Using normal equations A=BᵀB without considering conditioning (κ squares) and then blaming CG for slow convergence.
Choosing a preconditioner M that is not SPD (or implemented inconsistently), which can break PCG assumptions and cause instability.
Stopping based only on small step sizes or objective decrease rather than monitoring the residual norm (relative ||r||/||b||).
Show that minimizing f(x)=½xᵀAx−bᵀx with SPD A has a unique minimizer x and that it satisfies A x = b.
Hint: Compute ∇f(x).

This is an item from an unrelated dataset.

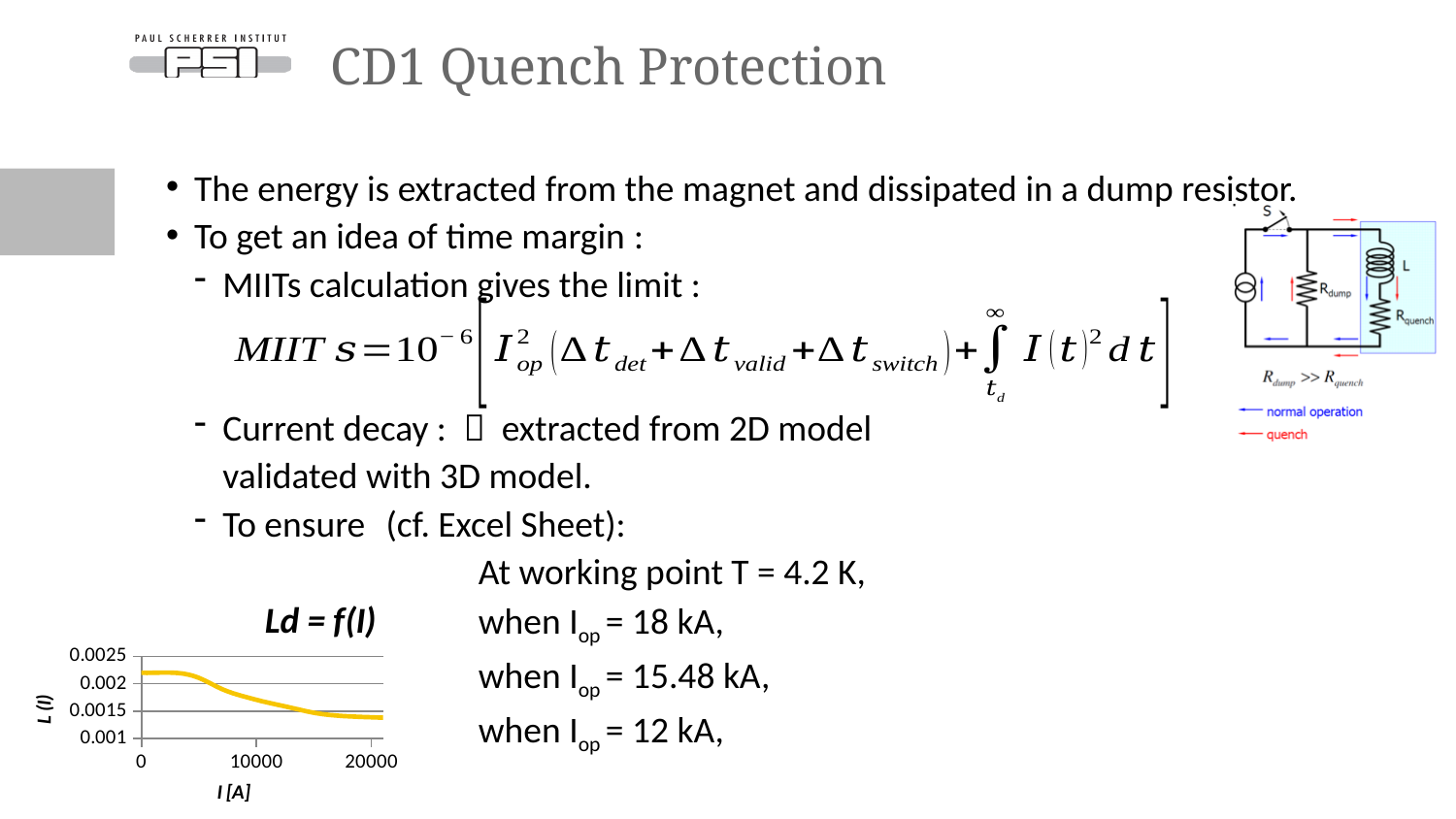
In the Ld = f(I) chart, is L(I) larger at I = 0 A or at I = 20000 A? I = 0 A In the Ld = f(I) chart, does L(I) rise or fall as I increases along the x axis? fall What is the highest tick value shown on the y axis of the Ld = f(I) chart? 0.0025 What is the lowest tick value shown on the y axis of the Ld = f(I) chart? 0.001 In the Ld = f(I) chart, is the value of L(I) at I = 0 A greater or less than 0.0025? less What is the title of the chart on the slide? Ld = f(I) What is the highest tick value shown on the x axis of the Ld = f(I) chart? 20000 In the Ld = f(I) chart, is the value of L(I) at I = 0 A greater or less than 0.0015? greater What is the label of the x axis of the Ld = f(I) chart? I [A] In the Ld = f(I) chart, is the value of L(I) at I = 20000 A greater or less than 0.0015? less What kind of chart is the Ld = f(I) chart? line chart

Use SPD to argue strict convexity and uniqueness.
Compute the gradient:
∇f(x)=A x − b (since A is symmetric).
A critical point satisfies A x*=b.
Because A is SPD, f is strictly convex (Hessian ∇²f=A ≻ 0), so the critical point is unique and is the global minimizer.
Run one full CG iteration for A = [[2,0],[0,8]], b=[2,8]^T, x0=[0,0]^T. Compute r0, p0, α0, x1, r1, and verify r0ᵀr1=0.

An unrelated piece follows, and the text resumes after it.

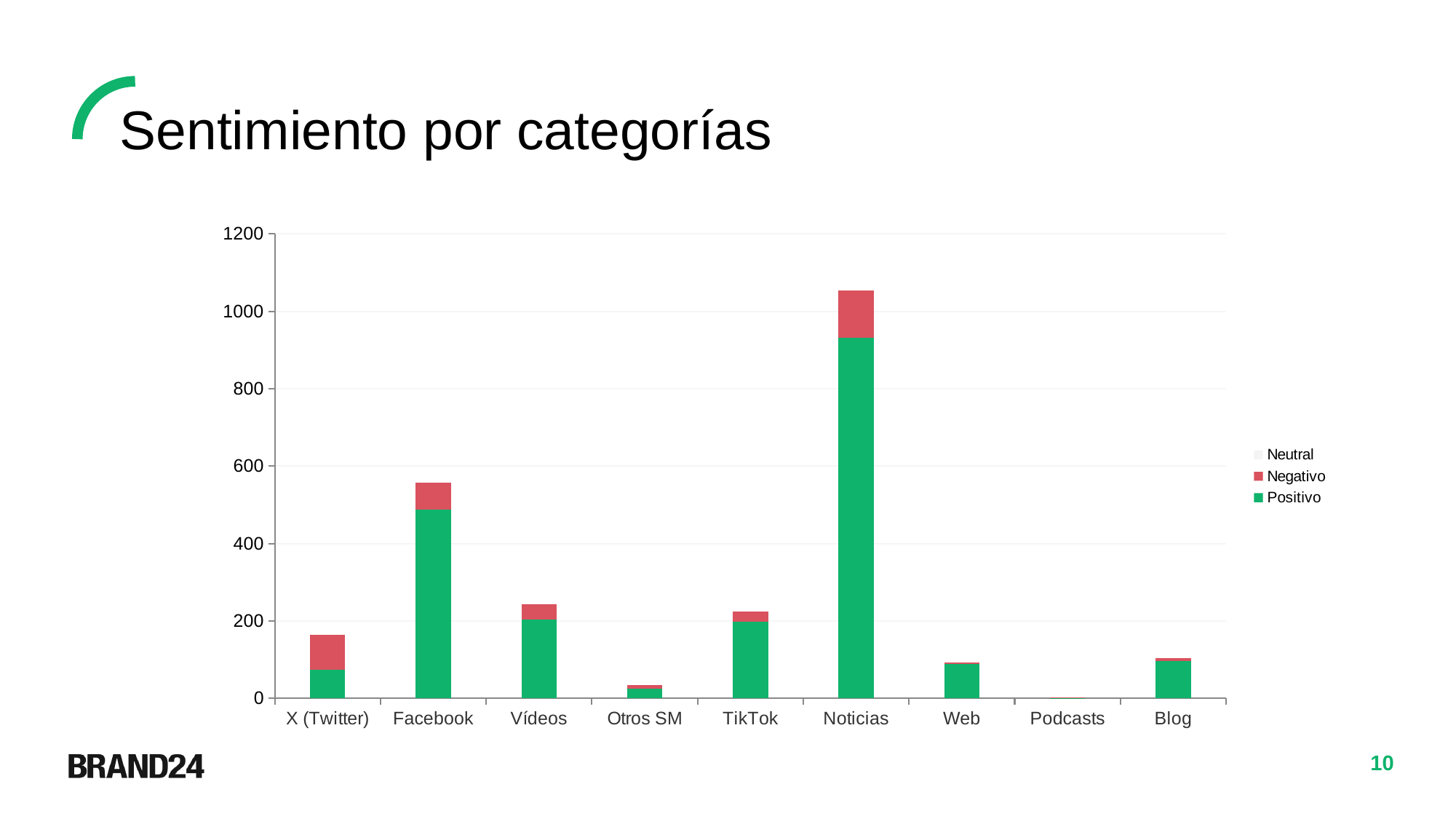
Is the total bar height for X (Twitter) greater or less than 200? less Is the total bar height for Facebook greater or less than 400? greater Which has the taller bar, Facebook or Vídeos? Facebook Is the Positivo value for Noticias greater or less than 800? greater What kind of chart is shown on the slide? bar chart Which colour represents the Positivo series in the legend? green Which category has the tallest bar? Noticias How many series does the legend list? 3 How many categories are shown on the x axis? 9 Which category has the shortest bar? Podcasts What is the title of the chart? Sentimiento por categorías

Hint: Because A is diagonal, A p0 is easy. Use α0=(r0ᵀr0)/(p0ᵀA p0).
r0=b−Ax0=b=[2,8]^T. p0=r0.
A p0 = [22, 88]^T = [4,64]^T.
r0ᵀr0 = 2^2+8^2=68.
p0ᵀA p0 = [2,8]·[4,64]=8+512=520.
α0=68/520=17/130.
x1=x0+α0p0=(17/130)[2,8]=[34/130, 136/130]=[17/65, 68/65].
r1=r0−α0A p0=[2,8]−(17/130)[4,64]=[2−68/130, 8−1088/130]

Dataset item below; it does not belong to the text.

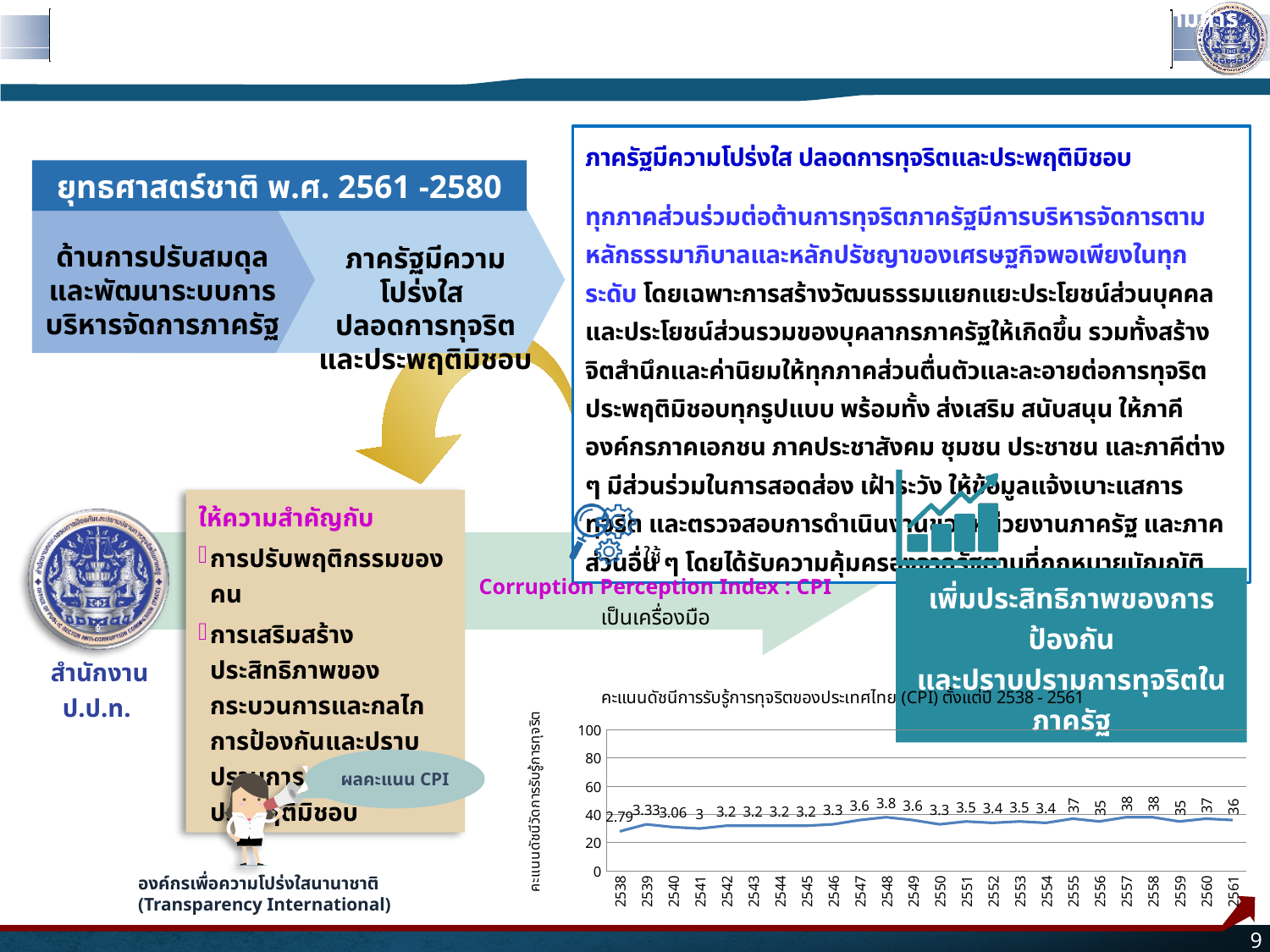
In the CPI chart, what is the data label for the year 2548? 3.8 In the CPI chart, what is the difference between the labelled values for 2557 and 2561? 2 What is the title of the chart at the bottom of the slide? คะแนนดัชนีการรับรู้การทุจริตของประเทศไทย (CPI) ตั้งแต่ปี 2538 - 2561 In the CPI chart, does the labelled value rise or fall from 2555 to 2556? fall What type of chart is shown at the bottom of the slide? line chart In the CPI chart, which year has the larger labelled value, 2559 or 2560? 2560 How many years are shown on the x axis of the CPI chart? 24 In the CPI chart, what is the data label for the year 2561? 36 In the CPI chart, what is the data label for the year 2557? 38 In the CPI chart, what is the data label for the year 2538? 2.79 In the CPI chart, is the value for 2561 greater or less than 60? less In the CPI chart, what is the data label for the year 2539? 3.33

= [ (260−68)/130, (1040−1088)/130 ] = [192/130, −48/130] = [96/65, −24/65].
Check orthogonality:
r0ᵀr1 = [2,8]·[96/65, −24/65] = 192/65 − 192/65 = 0.
Consider preconditioning A=diag(1,100,10000) with M=diag(1,100,10000). Compute κ(A) and κ(C^{-T}AC^{-1}) where M=CᵀC. Explain in one sentence what this predicts about CG iteration count.
Hint: For diagonal SPD, eigenvalues are diagonal entries. If M=A then the symmetrically preconditioned matrix becomes I.
Eigenvalues of A are {1,100,10000}, so κ(A)=10000/1=10000.
With M=A and C=diag(1,10,100), we get C^{-T}AC^{-1}=I, so κ=1.
Prediction: preconditioning collapses the eigenvalue spread, so CG should converge in dramatically fewer iterations (in the ideal case, essentially immediately).